I forget that most people on this planet are not. And that that is to their disadvantage. I will never understand the weight people carry in shouldering the burden of a different color.
I ask myself WHY... not expecting the comforting answer that a worried child receives from his or her all-knowing all-powerful universe-balancing mother (or father). I don't expect to receive an answer at all. I can't erase my color, nor anyone else's. We were painted with a stuff more water resistant than oil paint, more stubborn than the ink of a sharpie... Indeed, the hand of God is stronger than these. What I receive in exchange for my unanswerable WHY is another question. HOW will I wear my color? And maybe, WHAT other colors will I add to my palette. White is awfully boring, just sitting on the palette all by itself...

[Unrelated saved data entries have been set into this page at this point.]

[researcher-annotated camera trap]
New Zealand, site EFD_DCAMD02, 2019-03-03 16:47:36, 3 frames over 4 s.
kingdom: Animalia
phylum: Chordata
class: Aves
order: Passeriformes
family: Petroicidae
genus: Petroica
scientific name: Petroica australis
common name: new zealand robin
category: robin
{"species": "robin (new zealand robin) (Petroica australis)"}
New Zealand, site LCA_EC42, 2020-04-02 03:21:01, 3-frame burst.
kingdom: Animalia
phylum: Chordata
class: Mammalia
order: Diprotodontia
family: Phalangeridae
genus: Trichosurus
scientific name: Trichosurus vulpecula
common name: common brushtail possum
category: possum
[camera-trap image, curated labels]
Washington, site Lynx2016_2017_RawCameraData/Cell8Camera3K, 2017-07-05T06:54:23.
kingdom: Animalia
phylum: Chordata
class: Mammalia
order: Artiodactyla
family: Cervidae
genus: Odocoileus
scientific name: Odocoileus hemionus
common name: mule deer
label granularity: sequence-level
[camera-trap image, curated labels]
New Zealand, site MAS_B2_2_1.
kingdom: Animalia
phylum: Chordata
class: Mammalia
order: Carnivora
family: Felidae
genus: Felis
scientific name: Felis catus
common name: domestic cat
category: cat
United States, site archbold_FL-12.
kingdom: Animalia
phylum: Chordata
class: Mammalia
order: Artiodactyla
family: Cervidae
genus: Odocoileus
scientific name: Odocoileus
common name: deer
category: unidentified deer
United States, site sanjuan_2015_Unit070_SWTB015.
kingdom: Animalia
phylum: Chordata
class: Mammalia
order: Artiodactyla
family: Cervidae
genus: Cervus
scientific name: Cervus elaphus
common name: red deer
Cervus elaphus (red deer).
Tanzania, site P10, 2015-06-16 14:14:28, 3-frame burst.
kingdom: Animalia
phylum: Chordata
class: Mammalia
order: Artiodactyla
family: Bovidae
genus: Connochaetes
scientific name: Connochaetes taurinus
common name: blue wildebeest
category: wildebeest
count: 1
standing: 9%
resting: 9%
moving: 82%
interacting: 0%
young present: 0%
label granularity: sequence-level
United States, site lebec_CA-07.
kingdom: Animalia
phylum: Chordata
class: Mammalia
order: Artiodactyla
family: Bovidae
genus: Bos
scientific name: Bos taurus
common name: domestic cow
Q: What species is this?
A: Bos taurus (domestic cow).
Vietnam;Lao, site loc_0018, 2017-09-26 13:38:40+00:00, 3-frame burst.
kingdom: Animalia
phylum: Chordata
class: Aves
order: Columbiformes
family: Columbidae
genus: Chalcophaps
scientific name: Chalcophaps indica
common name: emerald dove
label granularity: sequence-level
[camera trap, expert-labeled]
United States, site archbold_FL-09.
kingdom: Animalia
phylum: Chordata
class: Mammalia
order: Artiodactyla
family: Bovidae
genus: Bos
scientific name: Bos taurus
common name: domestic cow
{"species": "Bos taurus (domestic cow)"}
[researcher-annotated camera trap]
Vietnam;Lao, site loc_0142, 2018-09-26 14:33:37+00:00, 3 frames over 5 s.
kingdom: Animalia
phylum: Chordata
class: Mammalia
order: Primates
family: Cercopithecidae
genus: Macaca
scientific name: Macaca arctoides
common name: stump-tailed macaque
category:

So... if I had to choose ONE book (from the plethora of books I've read this past year) that has reached its hands deepest into my heart and leaving the deepest impressions, like strong fingers in soft wet clay, this book would be it. The heart of Maya Angelou. And in some ways, the heart of every woman, even if it's just a chamber, a muscle strand, a blood vessel, a cell membrane. She has most definitely left her impression deep in me... most definitely plucked my heart-strings, making me laugh and cry, shout and dance, fume in anger and sit quietly in self-reflection. She more deeply cultivated my love of being a woman and more violently sparked my wonderment of how it would be to be a skin color other than white. She challenged me intellectually, globally, ethically, spiritually... in so many ways that I haven't yet discovered how to untangle and lay out. And she challenged me as a woman.

1 comment:

tskd said...

I can't remember if I've read that or not. I read everything Maya Angelou that the Rosslyn library had when I was in 7th grade after reading I know Why the Caged Bird Sings...but that one doesn't stand out to me. It shall go on my reading list...thanks!